[Exercise task]
Please print every one of the records below word for word, changing nothing.

[Exercise material]
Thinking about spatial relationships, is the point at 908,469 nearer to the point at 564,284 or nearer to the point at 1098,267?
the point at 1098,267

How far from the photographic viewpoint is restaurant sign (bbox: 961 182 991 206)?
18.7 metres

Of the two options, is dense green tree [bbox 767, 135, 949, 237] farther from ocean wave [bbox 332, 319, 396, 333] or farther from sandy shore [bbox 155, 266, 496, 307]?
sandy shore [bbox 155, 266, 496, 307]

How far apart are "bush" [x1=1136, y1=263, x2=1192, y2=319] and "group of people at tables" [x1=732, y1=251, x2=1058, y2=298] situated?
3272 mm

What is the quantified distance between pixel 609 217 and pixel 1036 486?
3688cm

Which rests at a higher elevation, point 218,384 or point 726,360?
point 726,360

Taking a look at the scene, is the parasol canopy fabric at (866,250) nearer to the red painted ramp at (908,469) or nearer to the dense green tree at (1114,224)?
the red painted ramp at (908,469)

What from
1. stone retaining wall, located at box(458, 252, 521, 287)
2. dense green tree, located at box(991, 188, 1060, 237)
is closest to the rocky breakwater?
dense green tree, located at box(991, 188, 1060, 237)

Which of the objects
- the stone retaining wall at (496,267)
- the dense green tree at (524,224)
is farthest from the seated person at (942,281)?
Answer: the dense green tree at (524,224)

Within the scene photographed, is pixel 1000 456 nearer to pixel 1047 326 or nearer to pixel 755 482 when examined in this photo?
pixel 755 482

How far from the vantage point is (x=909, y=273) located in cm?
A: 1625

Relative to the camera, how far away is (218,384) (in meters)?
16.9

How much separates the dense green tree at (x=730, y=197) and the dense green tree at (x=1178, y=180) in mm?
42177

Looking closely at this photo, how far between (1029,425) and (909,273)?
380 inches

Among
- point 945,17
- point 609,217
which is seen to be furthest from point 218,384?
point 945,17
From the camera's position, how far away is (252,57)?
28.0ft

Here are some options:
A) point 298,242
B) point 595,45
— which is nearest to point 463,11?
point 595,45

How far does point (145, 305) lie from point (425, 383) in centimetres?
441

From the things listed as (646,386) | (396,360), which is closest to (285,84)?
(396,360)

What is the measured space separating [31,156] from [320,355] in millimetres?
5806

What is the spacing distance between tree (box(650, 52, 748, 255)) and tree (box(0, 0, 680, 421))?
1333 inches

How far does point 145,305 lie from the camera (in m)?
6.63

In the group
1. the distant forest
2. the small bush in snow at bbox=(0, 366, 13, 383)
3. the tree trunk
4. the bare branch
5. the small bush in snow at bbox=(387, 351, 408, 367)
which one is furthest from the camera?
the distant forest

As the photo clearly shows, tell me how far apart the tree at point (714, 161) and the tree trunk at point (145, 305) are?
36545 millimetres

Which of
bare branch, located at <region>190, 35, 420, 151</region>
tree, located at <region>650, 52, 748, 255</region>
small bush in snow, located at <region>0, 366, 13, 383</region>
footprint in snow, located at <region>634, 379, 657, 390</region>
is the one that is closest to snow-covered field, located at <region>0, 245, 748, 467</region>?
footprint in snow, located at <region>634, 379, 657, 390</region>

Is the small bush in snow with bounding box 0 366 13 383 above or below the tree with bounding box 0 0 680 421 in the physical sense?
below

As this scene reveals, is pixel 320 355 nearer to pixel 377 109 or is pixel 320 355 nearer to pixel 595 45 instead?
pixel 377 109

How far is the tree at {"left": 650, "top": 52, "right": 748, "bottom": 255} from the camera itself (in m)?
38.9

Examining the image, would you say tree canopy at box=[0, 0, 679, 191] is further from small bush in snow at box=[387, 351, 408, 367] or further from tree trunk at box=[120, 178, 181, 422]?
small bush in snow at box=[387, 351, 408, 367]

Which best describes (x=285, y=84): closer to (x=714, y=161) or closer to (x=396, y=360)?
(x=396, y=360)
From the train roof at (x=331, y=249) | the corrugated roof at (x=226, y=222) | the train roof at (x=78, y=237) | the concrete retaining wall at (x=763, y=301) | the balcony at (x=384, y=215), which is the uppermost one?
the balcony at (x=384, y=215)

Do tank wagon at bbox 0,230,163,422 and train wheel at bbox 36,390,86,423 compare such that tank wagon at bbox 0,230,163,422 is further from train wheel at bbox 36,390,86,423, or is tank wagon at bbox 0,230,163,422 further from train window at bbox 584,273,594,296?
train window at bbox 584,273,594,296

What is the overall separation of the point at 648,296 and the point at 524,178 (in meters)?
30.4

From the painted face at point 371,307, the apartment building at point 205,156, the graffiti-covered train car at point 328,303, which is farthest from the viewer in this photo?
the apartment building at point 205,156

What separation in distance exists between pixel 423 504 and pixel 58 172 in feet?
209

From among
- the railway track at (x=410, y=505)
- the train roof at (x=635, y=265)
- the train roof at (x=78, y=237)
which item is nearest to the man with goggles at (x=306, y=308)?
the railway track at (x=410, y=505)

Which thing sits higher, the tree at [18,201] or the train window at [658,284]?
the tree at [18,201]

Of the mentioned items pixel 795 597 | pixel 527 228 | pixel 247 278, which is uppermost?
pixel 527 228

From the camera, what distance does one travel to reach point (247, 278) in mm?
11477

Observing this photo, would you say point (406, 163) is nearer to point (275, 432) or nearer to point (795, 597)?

[Exercise result]
Thinking about spatial relationships, is the point at 908,469 nearer to the point at 564,284 or nearer to the point at 1098,267?
the point at 1098,267

How far from the photographic viewpoint is restaurant sign (bbox: 961 182 991 206)?
18.7 metres

Of the two options, is dense green tree [bbox 767, 135, 949, 237] farther from ocean wave [bbox 332, 319, 396, 333] or farther from sandy shore [bbox 155, 266, 496, 307]?
sandy shore [bbox 155, 266, 496, 307]

How far apart are "bush" [x1=1136, y1=263, x2=1192, y2=319] and "group of people at tables" [x1=732, y1=251, x2=1058, y2=298] situated?
3272 mm

What is the quantified distance between pixel 609 217 and pixel 1036 486?
3688cm

Which rests at a higher elevation, point 218,384 or point 726,360?
point 726,360

Taking a look at the scene, is the parasol canopy fabric at (866,250) nearer to the red painted ramp at (908,469) or nearer to the dense green tree at (1114,224)?
the red painted ramp at (908,469)

What from
1. stone retaining wall, located at box(458, 252, 521, 287)
2. dense green tree, located at box(991, 188, 1060, 237)
is closest to the rocky breakwater?
dense green tree, located at box(991, 188, 1060, 237)

Which of the objects
- the stone retaining wall at (496,267)
- the dense green tree at (524,224)
is farthest from the seated person at (942,281)?
Answer: the dense green tree at (524,224)

Within the scene photographed, is pixel 1000 456 nearer to pixel 1047 326 or nearer to pixel 755 482 when examined in this photo?
pixel 755 482

How far from the vantage point is (x=909, y=273) located in cm?
A: 1625

Relative to the camera, how far away is (218,384) (in meters)?
16.9

How much separates the dense green tree at (x=730, y=197) and the dense green tree at (x=1178, y=180) in mm?
42177

Looking closely at this photo, how far between (1029,425) and (909,273)?
380 inches

Among
- point 945,17
- point 609,217
which is seen to be furthest from point 218,384?
point 945,17
From the camera's position, how far away is (252,57)?
28.0ft

Here are some options:
A) point 298,242
B) point 595,45
— which is nearest to point 463,11?
point 595,45

How far does point (145, 305) lie from point (425, 383) in centimetres?
441

From the things listed as (646,386) | (396,360), which is closest to (285,84)?
(396,360)

What is the measured space separating [31,156] from [320,355] in millimetres?
5806

What is the spacing distance between tree (box(650, 52, 748, 255)) and tree (box(0, 0, 680, 421))?
1333 inches

How far does point 145,305 lie from the camera (in m)?
6.63

In the group
1. the distant forest
2. the small bush in snow at bbox=(0, 366, 13, 383)
3. the tree trunk
4. the bare branch
5. the small bush in snow at bbox=(387, 351, 408, 367)
which one is furthest from the camera?
the distant forest

As the photo clearly shows, tell me how far apart the tree at point (714, 161) and the tree trunk at point (145, 305) are?
36545 millimetres

Which of
bare branch, located at <region>190, 35, 420, 151</region>
tree, located at <region>650, 52, 748, 255</region>
small bush in snow, located at <region>0, 366, 13, 383</region>
footprint in snow, located at <region>634, 379, 657, 390</region>
is the one that is closest to snow-covered field, located at <region>0, 245, 748, 467</region>?
footprint in snow, located at <region>634, 379, 657, 390</region>

Is the small bush in snow with bounding box 0 366 13 383 above or below the tree with bounding box 0 0 680 421 in the physical sense?
below

As this scene reveals, is pixel 320 355 nearer to pixel 377 109 or is pixel 320 355 nearer to pixel 595 45 instead?
pixel 377 109

How far is the tree at {"left": 650, "top": 52, "right": 748, "bottom": 255} from the camera itself (in m)?
38.9

Examining the image, would you say tree canopy at box=[0, 0, 679, 191] is further from small bush in snow at box=[387, 351, 408, 367] or further from tree trunk at box=[120, 178, 181, 422]?
small bush in snow at box=[387, 351, 408, 367]

Which best describes (x=285, y=84): closer to (x=714, y=161) or closer to (x=396, y=360)?
(x=396, y=360)
From the train roof at (x=331, y=249) | the corrugated roof at (x=226, y=222) | the train roof at (x=78, y=237) | the concrete retaining wall at (x=763, y=301) | the balcony at (x=384, y=215), which is the uppermost one?
the balcony at (x=384, y=215)

Do tank wagon at bbox 0,230,163,422 and train wheel at bbox 36,390,86,423 compare such that tank wagon at bbox 0,230,163,422 is further from train wheel at bbox 36,390,86,423, or is tank wagon at bbox 0,230,163,422 further from train window at bbox 584,273,594,296?
train window at bbox 584,273,594,296

What is the overall separation of the point at 648,296 and the point at 524,178 (in meters)?
30.4

From the painted face at point 371,307, the apartment building at point 205,156, the graffiti-covered train car at point 328,303, which is farthest from the viewer in this photo?
the apartment building at point 205,156

What separation in distance exists between pixel 423 504 and pixel 58 172 in feet?
209

From among
- the railway track at (x=410, y=505)
- the train roof at (x=635, y=265)
- the train roof at (x=78, y=237)
which item is nearest to the man with goggles at (x=306, y=308)?
the railway track at (x=410, y=505)

Which thing sits higher, the tree at [18,201] or the train window at [658,284]?
the tree at [18,201]

Of the mentioned items pixel 795 597 | pixel 527 228 | pixel 247 278, which is uppermost?
pixel 527 228

From the camera, what distance does one travel to reach point (247, 278) in mm?
11477

Observing this photo, would you say point (406, 163) is nearer to point (275, 432) or nearer to point (795, 597)?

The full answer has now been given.